What memories do you have of your very first trip to Japan?

I first went to Asia in 1979, with Herbert von Karajan as conductor. My father (Giusto Cappone, ed.) was the orchestra’s principal viola at the time, and I was allowed to travel with him on a temporary contract. It was a wonderful trip with many experiences. My father had already made friends in Japan, which was great for me. For example, we were invited to dinner, which was the first time I had ever had sushi. I remember being less than delighted when I saw this raw fish in front of me. Today, of course, I love sushi.
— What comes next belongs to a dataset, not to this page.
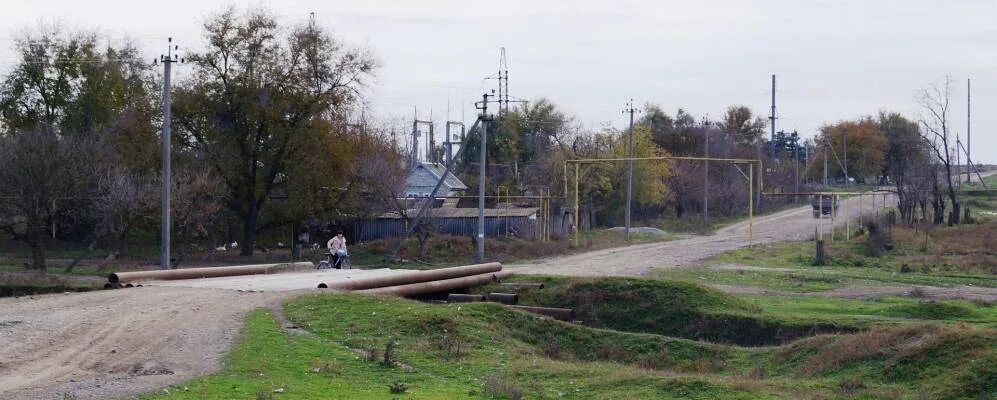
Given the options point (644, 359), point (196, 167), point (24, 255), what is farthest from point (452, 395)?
point (24, 255)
Things got particularly interesting when we flew on to Beijing after the concerts in Tokyo – for the orchestra’s first ever guest performance in China. Unfortunately, our visit began with a dramatic incident. After landing, an orchestra attendant suffered a heart attack after leaving the plane, so a colleague ran back to the aircraft to fetch the doctor travelling with us. When he reached the top of the passenger steps, it collapsed like a trap door. Two colleagues fell all the way to the ground and suffered broken bones. Fortunately, nothing worse happened. The mood was then subdued at first, and I remember arriving at the hotel with my heart pounding.
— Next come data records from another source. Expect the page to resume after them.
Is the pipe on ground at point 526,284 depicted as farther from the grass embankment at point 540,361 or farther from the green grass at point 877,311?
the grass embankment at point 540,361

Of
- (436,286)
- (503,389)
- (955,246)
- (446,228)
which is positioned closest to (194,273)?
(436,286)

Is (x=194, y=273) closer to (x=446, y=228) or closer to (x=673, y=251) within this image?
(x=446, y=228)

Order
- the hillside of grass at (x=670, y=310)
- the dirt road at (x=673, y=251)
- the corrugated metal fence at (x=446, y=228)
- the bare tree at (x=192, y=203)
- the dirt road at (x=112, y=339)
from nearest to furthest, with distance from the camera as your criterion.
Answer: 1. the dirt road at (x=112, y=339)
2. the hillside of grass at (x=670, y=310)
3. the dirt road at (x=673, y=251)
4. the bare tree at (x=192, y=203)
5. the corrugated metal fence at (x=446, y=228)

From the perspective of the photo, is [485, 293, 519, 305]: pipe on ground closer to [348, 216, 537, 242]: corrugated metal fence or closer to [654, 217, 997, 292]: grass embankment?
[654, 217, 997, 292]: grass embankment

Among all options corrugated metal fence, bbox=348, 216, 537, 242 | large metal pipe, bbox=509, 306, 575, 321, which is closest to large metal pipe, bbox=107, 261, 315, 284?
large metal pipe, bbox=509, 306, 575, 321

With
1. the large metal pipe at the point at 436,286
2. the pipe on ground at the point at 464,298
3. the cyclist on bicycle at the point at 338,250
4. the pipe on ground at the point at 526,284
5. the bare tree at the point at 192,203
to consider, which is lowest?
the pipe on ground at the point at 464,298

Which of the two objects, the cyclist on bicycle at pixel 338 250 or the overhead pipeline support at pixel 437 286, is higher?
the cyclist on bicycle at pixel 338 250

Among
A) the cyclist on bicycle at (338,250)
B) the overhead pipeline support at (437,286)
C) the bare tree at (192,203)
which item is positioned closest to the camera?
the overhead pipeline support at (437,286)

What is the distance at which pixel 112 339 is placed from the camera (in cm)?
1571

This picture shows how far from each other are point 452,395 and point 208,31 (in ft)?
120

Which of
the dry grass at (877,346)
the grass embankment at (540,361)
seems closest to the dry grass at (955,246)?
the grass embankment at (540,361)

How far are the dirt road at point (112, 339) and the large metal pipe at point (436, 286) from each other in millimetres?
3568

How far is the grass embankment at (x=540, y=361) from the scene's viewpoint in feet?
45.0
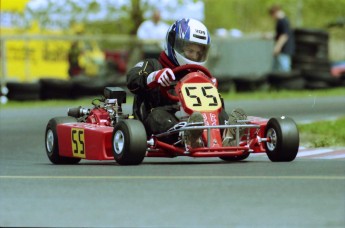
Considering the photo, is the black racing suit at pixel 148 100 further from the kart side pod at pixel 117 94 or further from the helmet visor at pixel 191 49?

I woke up the next morning around half past five to the sound of bells ringing. What was going on? It wasn’t an alarm clock. So I opened the shutters and saw thousands of cyclists riding towards me, all wearing the same blue clothing. It was an unforgettable sight: half the city was cycling to work and everyone was ringing their bells.

Market square in Beijing, shot during the first guest performance in China in 1979. The photo was taken by Gustav Zimmermann, then a violinist with the Berliner Philharmoniker.

Does it make you sad that this is your last tour as a Berliner Philharmoniker?

You know, it’s nice in Berlin too (laughs); I like being at home. Some people are prone to nostalgia, but I’m not one of them. I’ve experienced so much as a member of the Berliner Philharmoniker; now it’s the next generation’s turn. It’s nice to know that there are young musicians in our orchestra who are outstanding players and who will continue our tradition. That’s the most important thing for me.

The Berliner Philharmoniker have been touring since they were founded. Why are these tours so important for the orchestra?

Above all, cultural exchange is key. Without guest performances, foreign audiences would have had little opportunity to hear us play Mozart or Beethoven – in a time without the internet and digital concert halls.

And we can see, not least in our Karajan Akademie, there are so many outstanding musicians from Japan, China and Korea. I would like to think that this has at least a little to do with the fact that the orchestra has travelled to Asia and championed the cause of classical music to large audiences there.

Alessandro Cappone with conductor Seiji Ozawa 2016 in Tokyo
Alessandro Cappone with musicians of the university orchestra in Kawasaki in 2017

Do you feel more pressure when you are on tour because the audience hears you much less often than in Berlin?

The pressure is no different, because you should play with the same intensity for every audience. But of course giving concerts while touring is a lot of fun. You are far away from everyday life; there are only your colleagues and the programme. You can feel a special concentration on the music here, which I really like.

Which country do you like touring the most?

I feel particularly at home in Japan. Also because the audience – like it was just now in Korea – is so focussed and polite. For example, people never applaud between movements. As a musician on stage, you realise that people there are particularly engaged with the music.

What are you most looking forward to on the upcoming tour?

I’m looking forward to seeing my friends again, and I’m looking forward to the Japanese concert halls – because they really are all fantastic. I’ve always wondered how it is possible that in every small town I’ve played in – even with chamber music ensembles – there’s a huge hall that looks great and has fantastic acoustics. It’s a great pleasure for me to return there.